* **Page text**:
“Will anything save me from this months-long reading slump I’m in?” so I cried.
Deepti Kapoor’s Age of Vice came close but I think that was largely due to the fact that I haven’t read many stories set in India so I didn’t know the familiar tips and tricks Stateside writers do. Aside from that one, I’ve read a lot of good stuff this year but I’ve also quit a lot because…well I don’t know the “because.” Have my standards gotten higher? Am I just tired of crime fiction? Should I give it all up and become a Military History Dad, backslapping my kids and telling them how great of a General Patton was?
Well, Mystic River might have saved me.
I watched the movie adaptation when I was 18, before I knew it was a novel. I remember it being a good movie, even with Sean Penn’s performance (which I knew back then was over-acting even if I didn’t know what the term was at the time). I still think of some of the scenes.
I like Dennis Lehane but because of the movie, I put off reading this for almost twenty years. And when I tried a couple of times last summer, I couldn’t get past the first section. I found it overwritten and too sad. I’m a dad now and I don’t like to think about the horrible things that happen to young people. This time, I bullrushed my way through it…
And then I couldn’t put it down.
This is the kind of multi-character, urbane crime epic that I love but what makes it so great is how generational trauma is transferred. The citizens of Bucky are your typical lower middle class white folk who live racism loudly and can’t grapple with gentrification. Their dads beat them when they were around and then eventually ran off or died. Their moms drank to faded dreams and doors not opened. They never left.

* **Exercises**:
- A) According to the review, why did Age of Vice come close to ending the reading slump?
- B) In the review, update the part that opens with the words containing "I watched the" and closes with "put it down.", putting "last winter" in place of "last summer".

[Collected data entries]

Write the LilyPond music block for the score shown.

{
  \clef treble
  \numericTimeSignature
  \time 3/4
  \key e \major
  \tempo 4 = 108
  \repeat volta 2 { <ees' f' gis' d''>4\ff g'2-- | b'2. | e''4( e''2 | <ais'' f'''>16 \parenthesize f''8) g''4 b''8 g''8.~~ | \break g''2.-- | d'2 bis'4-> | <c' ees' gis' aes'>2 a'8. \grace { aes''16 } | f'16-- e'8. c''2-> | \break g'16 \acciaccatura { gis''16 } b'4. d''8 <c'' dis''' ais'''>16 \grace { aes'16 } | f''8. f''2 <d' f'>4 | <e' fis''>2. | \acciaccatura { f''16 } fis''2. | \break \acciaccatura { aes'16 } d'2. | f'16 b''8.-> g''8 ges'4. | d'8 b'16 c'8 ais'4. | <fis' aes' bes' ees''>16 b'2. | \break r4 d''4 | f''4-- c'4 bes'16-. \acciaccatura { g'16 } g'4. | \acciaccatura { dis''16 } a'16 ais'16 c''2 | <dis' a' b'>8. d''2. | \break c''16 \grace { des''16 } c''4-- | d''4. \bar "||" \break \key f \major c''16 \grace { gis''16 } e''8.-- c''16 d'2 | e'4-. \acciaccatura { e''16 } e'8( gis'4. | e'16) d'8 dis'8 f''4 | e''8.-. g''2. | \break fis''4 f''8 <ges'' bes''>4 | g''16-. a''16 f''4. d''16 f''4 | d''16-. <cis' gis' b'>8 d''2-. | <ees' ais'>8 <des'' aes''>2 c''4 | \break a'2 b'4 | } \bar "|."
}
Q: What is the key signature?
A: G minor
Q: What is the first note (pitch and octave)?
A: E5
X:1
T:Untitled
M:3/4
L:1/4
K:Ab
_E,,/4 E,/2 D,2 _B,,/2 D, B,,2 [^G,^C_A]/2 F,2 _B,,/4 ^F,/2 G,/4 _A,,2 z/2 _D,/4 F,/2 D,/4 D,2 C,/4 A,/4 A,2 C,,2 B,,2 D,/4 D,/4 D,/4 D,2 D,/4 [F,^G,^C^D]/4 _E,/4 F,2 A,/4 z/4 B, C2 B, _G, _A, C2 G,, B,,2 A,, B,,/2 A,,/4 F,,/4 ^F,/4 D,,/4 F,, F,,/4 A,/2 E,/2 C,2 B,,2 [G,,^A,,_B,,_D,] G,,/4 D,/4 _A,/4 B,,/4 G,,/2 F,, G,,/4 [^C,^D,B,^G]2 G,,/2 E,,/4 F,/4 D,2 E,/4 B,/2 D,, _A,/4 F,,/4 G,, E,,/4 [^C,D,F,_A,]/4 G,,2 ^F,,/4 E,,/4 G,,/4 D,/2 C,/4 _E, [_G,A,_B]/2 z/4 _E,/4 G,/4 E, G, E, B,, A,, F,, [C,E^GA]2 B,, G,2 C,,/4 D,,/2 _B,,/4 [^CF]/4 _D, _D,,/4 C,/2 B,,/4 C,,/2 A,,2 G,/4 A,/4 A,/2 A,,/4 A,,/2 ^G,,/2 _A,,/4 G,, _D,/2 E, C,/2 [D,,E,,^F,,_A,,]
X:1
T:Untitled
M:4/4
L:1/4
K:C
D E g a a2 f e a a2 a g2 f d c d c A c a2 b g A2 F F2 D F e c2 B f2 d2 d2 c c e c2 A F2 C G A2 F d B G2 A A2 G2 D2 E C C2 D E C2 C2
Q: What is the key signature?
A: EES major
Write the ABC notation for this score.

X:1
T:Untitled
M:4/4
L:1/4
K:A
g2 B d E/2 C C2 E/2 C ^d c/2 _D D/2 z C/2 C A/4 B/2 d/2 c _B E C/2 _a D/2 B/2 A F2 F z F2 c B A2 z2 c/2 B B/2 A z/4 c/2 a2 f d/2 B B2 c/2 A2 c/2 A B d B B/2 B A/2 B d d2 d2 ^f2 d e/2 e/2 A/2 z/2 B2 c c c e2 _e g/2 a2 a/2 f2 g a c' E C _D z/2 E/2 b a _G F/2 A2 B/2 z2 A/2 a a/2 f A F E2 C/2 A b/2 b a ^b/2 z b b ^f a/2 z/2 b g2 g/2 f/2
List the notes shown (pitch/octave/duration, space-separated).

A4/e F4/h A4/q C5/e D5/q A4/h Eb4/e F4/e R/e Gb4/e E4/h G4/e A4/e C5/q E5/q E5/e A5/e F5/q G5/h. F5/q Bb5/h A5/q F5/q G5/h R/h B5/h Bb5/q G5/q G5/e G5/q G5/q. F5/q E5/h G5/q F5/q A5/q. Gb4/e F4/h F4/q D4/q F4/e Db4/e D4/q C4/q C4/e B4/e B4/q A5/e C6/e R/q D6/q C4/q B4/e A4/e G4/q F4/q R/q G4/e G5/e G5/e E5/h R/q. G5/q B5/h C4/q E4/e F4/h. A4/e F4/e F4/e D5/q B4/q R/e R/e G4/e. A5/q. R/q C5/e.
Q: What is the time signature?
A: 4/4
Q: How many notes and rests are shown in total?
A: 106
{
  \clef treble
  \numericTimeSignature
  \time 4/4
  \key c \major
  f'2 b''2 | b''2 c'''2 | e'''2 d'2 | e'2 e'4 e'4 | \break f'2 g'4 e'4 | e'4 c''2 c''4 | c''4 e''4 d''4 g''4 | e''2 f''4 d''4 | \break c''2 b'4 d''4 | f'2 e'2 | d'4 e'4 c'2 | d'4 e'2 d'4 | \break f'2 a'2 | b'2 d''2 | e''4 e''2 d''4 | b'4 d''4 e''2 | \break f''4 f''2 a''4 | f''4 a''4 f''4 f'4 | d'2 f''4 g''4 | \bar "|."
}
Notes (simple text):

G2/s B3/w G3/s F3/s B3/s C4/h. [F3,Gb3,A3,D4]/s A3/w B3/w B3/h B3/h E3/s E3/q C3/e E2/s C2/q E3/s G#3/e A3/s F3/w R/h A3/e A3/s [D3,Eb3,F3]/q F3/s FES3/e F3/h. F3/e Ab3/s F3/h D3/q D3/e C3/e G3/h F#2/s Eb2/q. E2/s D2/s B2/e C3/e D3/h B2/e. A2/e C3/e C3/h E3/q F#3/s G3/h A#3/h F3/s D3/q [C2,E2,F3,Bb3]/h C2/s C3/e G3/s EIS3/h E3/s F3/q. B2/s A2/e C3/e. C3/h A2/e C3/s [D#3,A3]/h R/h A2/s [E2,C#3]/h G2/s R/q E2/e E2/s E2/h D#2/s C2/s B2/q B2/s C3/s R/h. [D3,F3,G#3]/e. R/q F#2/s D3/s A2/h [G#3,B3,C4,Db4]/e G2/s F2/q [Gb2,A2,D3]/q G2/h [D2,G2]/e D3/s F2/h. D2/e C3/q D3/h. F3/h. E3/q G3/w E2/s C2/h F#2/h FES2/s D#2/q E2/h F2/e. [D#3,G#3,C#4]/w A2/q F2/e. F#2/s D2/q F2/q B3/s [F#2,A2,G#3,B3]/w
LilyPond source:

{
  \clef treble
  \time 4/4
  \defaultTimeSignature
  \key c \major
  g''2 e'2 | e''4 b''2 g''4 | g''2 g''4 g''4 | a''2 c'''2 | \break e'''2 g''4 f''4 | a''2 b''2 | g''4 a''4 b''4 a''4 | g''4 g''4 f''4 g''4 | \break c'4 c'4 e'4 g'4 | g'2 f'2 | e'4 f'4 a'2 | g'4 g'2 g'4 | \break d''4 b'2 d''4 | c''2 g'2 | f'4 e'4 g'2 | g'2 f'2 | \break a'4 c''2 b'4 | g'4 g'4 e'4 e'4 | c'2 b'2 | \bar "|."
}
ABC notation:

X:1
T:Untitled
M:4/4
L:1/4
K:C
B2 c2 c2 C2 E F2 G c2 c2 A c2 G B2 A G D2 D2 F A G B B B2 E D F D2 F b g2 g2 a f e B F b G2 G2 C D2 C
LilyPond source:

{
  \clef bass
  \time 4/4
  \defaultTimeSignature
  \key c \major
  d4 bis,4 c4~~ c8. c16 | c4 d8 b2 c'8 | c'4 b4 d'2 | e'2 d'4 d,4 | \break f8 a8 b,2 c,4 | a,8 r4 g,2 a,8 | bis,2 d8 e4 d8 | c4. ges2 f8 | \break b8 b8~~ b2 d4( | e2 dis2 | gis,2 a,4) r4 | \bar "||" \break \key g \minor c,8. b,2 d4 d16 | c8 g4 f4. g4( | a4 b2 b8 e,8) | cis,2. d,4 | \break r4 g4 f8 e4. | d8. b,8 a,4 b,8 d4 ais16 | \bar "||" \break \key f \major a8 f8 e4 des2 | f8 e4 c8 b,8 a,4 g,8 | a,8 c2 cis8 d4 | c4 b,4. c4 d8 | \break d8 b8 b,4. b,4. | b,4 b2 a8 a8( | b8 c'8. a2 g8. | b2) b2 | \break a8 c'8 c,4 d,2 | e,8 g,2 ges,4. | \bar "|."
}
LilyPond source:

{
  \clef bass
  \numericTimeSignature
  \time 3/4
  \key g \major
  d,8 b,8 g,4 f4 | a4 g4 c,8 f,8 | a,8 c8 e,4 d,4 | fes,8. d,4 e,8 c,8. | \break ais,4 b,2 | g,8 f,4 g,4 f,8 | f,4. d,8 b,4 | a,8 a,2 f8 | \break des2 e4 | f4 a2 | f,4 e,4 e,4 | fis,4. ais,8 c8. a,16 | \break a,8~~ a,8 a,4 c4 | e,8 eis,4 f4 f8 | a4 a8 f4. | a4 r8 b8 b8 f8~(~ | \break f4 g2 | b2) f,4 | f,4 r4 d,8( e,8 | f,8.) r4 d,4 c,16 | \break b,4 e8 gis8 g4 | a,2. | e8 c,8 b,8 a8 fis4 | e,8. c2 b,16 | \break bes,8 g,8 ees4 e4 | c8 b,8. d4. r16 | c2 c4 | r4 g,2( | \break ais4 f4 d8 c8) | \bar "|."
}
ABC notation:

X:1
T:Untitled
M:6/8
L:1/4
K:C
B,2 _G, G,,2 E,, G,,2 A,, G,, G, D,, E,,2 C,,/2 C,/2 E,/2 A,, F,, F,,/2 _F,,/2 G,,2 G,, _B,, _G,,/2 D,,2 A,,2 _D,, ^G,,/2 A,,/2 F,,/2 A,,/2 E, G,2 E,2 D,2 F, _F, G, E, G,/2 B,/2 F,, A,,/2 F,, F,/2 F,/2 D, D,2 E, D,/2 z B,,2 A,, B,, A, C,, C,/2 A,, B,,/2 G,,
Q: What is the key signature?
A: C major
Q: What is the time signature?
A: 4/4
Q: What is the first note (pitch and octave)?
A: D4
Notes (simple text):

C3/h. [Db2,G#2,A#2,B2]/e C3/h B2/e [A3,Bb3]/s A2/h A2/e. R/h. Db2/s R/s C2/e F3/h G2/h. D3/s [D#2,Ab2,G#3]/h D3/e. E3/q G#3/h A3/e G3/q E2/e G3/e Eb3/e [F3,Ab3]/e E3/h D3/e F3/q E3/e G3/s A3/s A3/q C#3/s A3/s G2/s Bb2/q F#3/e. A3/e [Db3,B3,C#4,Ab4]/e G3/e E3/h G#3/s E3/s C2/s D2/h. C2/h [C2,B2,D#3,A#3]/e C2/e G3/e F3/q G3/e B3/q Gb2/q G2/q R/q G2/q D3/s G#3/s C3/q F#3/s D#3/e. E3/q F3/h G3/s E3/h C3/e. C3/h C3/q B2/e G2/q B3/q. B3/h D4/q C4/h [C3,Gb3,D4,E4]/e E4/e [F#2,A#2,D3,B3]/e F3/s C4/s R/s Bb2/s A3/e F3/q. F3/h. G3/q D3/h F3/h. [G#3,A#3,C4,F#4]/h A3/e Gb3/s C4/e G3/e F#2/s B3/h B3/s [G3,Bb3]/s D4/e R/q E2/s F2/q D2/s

* **Full solutions**:
- A) The reviewer thinks it was largely because they hadn't read many stories set in India. Because of that, they didn't know the familiar tips and tricks that Stateside writers use.

- B)
I watched the movie adaptation when I was 18, before I knew it was a novel. I remember it being a good movie, even with Sean Penn’s performance (which I knew back then was over-acting even if I didn’t know what the term was at the time). I still think of some of the scenes.
I like Dennis Lehane but because of the movie, I put off reading this for almost twenty years. And when I tried a couple of times last winter, I couldn’t get past the first section. I found it overwritten and too sad. I’m a dad now and I don’t like to think about the horrible things that happen to young people. This time, I bullrushed my way through it…
And then I couldn’t put it down.